## [Passage for review]
------------
Compressing the site of an injury also proves to yield minimal (if not detrimental) results. Similar to the use of ice, compression of an injury can greatly restrict blood flow to the injured area of the body and restrict crucial healing processes.
However, elevating the injured area above the heart doesn’t seem to be significantly detrimental to the natural healing processes of the body, so go ahead and pop that sprained ankle up on a stack of pillows. Elevating an injured and swollen area of the body is actually a great alternative to using ice and compression help reduce painful swelling while still allowing for the inflammation process to work mostly unimpeded. By elevating the injured area above the heart, it allows gravity to help the body to “work out” or “drain” the swelling/inflammation of the injured area. Elevation is a particularly effective RICE treatment alternative in the reduction of swelling reduce when combined with movement. Ankle pumps are a great example of elevation + movement treatment.
So… What Else Can You Do?
The good news: while the RICE treatment method may be outdated and ineffective, there’s still A LOT of things you can do to recover from soft tissue injuries. Here’s some other specific things you can do during injury recovery that I haven’t covered in this article already.
------------
## [Your instructions]
Continue the article on recovering from soft tissue injuries, starting after its final sentence.
------------
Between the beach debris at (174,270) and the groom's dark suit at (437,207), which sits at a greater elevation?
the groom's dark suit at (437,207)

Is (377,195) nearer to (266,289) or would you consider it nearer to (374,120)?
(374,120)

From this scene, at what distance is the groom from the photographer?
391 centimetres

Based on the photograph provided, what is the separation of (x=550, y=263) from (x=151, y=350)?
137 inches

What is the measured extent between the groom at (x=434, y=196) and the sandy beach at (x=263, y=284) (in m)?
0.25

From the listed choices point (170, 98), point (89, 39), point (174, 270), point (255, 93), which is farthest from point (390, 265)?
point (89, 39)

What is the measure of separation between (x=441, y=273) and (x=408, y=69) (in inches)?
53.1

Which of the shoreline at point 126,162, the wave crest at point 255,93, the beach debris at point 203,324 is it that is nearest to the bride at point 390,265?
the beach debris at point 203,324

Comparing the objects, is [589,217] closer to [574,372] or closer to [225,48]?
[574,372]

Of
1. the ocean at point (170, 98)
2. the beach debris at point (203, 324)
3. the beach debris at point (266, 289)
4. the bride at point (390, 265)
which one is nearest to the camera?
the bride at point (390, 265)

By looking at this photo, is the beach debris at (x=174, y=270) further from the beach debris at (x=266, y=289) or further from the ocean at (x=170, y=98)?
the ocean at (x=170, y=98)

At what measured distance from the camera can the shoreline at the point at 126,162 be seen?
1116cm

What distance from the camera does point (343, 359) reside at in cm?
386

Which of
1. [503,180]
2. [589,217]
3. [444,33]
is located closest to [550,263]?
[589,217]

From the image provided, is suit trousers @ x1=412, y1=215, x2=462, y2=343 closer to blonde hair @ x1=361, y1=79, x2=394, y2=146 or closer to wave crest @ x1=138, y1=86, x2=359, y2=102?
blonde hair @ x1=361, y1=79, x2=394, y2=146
------------
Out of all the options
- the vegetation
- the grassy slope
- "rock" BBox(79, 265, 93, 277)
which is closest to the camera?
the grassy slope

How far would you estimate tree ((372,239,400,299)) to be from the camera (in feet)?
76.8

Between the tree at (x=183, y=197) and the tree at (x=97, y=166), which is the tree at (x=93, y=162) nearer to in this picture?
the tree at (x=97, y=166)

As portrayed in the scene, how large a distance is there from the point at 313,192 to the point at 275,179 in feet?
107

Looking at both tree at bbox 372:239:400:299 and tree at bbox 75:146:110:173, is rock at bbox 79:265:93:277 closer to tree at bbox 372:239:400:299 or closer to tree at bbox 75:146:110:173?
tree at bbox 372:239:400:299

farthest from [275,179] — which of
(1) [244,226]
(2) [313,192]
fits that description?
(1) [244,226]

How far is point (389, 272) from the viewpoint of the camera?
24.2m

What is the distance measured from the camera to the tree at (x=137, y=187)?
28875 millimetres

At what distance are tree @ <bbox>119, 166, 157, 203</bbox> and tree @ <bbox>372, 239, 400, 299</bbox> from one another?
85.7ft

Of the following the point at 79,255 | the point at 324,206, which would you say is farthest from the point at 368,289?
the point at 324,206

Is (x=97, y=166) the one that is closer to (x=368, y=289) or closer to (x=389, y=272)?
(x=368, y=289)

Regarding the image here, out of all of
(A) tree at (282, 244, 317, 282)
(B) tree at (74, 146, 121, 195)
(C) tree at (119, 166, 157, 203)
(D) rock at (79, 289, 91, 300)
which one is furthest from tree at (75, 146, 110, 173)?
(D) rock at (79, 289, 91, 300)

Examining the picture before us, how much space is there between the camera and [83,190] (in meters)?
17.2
------------
## [The answer]
Kinesio Tape (or, K-Tape) is an effective alternative to restrictive athletic tapes or compression therapy that are often used with the RICE treatment method. Unlike most athletic tape, K-Tape lifts superficial tissue rather than compress them, which enables improved lymphatic and blood flow. This can help to keep swelling under control and speed up the natural recovery process.
And as an added bonus: certain K-Taping techniques can also aid in improving proprioception (or spatial awareness) of an injured body segment. This is important because after an injury, the body usually loses some of it’s proprioceptive abilities at the injured site, which can put you at greater risk for re-injury. Think of a sprained ankle. You want to ensure that your body has good awareness and control of the ankle after you’ve sprained it. If not, you’re more likely to sprain it again. K-Tape can help with that!
If you’re in the Salt Lake City area, come see us at our office to learn more about K-Tape and how it can help you recover from an injury.
As discussed earlier, concentrically and eccentrically loading the muscles of an injured area can help with proper scar tissue formation. Collagen fibers will align with the muscle fibers, which helps you to heal fully without range of motion restrictions. However, that’s not the only thing you should be focused on when moving an injured area of your body. Oftentimes, injuries lead to movement compensations. And sometimes, these injury-rooted movement compensations can last a lifetime if not addressed. And that’s a big problem. Movement compensations put you at greater risk of injury and chronic pain. The worst thing is to get injured. The next worst thing is to let that injury haunt you for years to come due to unchecked compensations.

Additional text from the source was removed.